COMMUNIQUE DU GRAND RABBIN DE FRANCE Monsieur Joseph SITRUK

Paris, le jeudi 3 juillet 2008

C’est avec un immense soulagement que j’ai appris la libération, sans effusion de sang, des otages détenus depuis si longtemps en Colombie dont Ingrid BETTANCOURT. En effet, ainsi que le dit le Talmud, traité Sanhédrin page 37, « le sang qui coule est toujours rouge. »

C’est pour nous l’occasion de rappeler que depuis trop longtemps des otages israéliens sont détenus par des terroristes et en particulier GUILAD CHALIT de nationalité franco-israélienne, pour lequel je sollicite à nouveau l’intervention efficace du gouvernement français afin d’obtenir sa libération prochaine.

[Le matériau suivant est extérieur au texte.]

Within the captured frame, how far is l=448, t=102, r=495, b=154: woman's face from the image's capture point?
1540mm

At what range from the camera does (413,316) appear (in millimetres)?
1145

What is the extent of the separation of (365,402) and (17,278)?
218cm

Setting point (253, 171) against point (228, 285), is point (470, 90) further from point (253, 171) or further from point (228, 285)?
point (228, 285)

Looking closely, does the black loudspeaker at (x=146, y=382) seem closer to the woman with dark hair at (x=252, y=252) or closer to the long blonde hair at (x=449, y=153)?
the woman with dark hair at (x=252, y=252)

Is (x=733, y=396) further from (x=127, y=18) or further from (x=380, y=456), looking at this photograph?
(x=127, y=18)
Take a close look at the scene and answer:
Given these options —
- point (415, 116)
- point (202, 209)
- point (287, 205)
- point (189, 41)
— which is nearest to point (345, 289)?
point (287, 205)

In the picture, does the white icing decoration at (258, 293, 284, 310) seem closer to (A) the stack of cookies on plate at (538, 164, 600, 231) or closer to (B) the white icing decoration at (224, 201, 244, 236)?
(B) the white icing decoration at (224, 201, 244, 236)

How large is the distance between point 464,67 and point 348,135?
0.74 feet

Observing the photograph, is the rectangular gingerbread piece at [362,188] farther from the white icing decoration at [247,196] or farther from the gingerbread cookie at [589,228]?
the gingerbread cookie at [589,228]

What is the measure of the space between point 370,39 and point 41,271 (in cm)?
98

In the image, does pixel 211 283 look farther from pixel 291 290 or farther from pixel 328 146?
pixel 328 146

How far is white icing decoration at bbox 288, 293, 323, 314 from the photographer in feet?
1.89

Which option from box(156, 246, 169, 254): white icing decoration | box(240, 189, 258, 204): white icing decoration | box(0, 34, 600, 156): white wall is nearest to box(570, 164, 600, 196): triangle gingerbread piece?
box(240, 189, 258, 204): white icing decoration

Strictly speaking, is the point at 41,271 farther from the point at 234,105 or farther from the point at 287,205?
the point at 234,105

Je voudrais enfin dire notre tristesse devant le sanglant attentat qui s’est produit hier à Jérusalem. Il laisse de nombreuses familles dans le deuil et face au nombre important de victimes, tout un peuple dans l’inquiétude. Cet attentat vient à nouveau menacer la coexistence pacifique entre les populations juives et palestiniennes.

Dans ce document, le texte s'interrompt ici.